Personal details
- Born: June 30, 1921 Mexico City
- Died: May 15, 2005 (aged 83) Mexico City
- Party: Institutional Revolutionary Party (PRI)
- Spouse: Rosa María Campa Padilla

= Arsenio Farell =

Mexican politician (1921–2005)

Arsenio Farell Cubillas (June 30, 1921 – May 15, 2005) was a Mexican lawyer and politician affiliated with the Institutional Revolutionary Party (PRI). He served as Secretary of Labor in the cabinets of Miguel de la Madrid and Carlos Salinas and headed the Federal Comptroller's Secretariat in the cabinet of Ernesto Zedillo Ponce de León.

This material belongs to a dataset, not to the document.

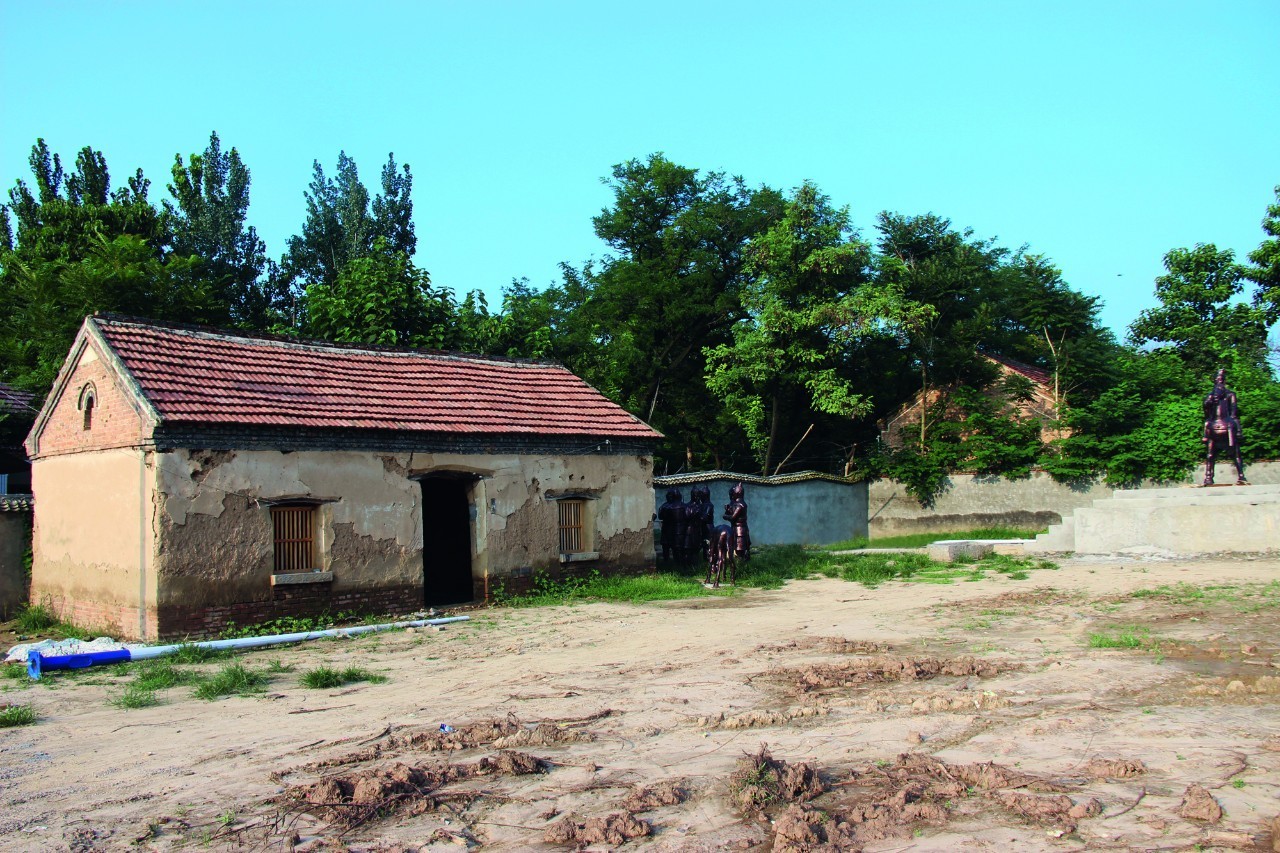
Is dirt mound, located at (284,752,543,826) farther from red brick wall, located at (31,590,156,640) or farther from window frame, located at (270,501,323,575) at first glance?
window frame, located at (270,501,323,575)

Farell Cubillas was born in Mexico City to Spanish immigrants Enrique Farell Solá and Consuelo Cubillas Gutiérrez. His brother was General Luis Farell Cubillas. He received a bachelor's, master's and doctorate's degree in law from the National Autonomous University of Mexico (UNAM), where he also taught several courses for almost 19 years (1954 - 1973) before heading the Mexican Institute of Social Security in the López Portillo administration. He was married to Rosa María Campa Padilla.

==Cultural references==

Arsenio Farrell Industrial Park (in the text, the name appears with an additional letter 'r') is a fictional maquiladora which is mentioned several times in Roberto Bolaño's final novel 2666, specifically, in book four, The Part About the Crimes.
It has been reported that Arsenio Farell Cubillas had assisted PRI's (Institutional Revolutionary Party) Miguel Nazar Haro and Luis Echeverría Álvarez to detain and torture suspected terrorists (leftists, intellectuals, etc.) during the Dirty War (Mexico), from 1964 to 1982. In the novel, several missing female persons are discovered at, or near, the maquiladora, which is located in Santa Teresa, a fictionalized version of Ciudad Juarez. The plot alludes to Northern Mexico's feminicide, beginning in the early 1990s and disproportionately affecting the border city. The maquiladoras also symbolize the PRI's long-standing facade of democracy and free trade built on the backs of the working poor. It has been reported that Farell helped cancel at least 400 unions across Mexico in the early 1990s.
Regardless, other sources suggest 80-90% of all Mexican unions had fallen prey to organized crime by the 1990s.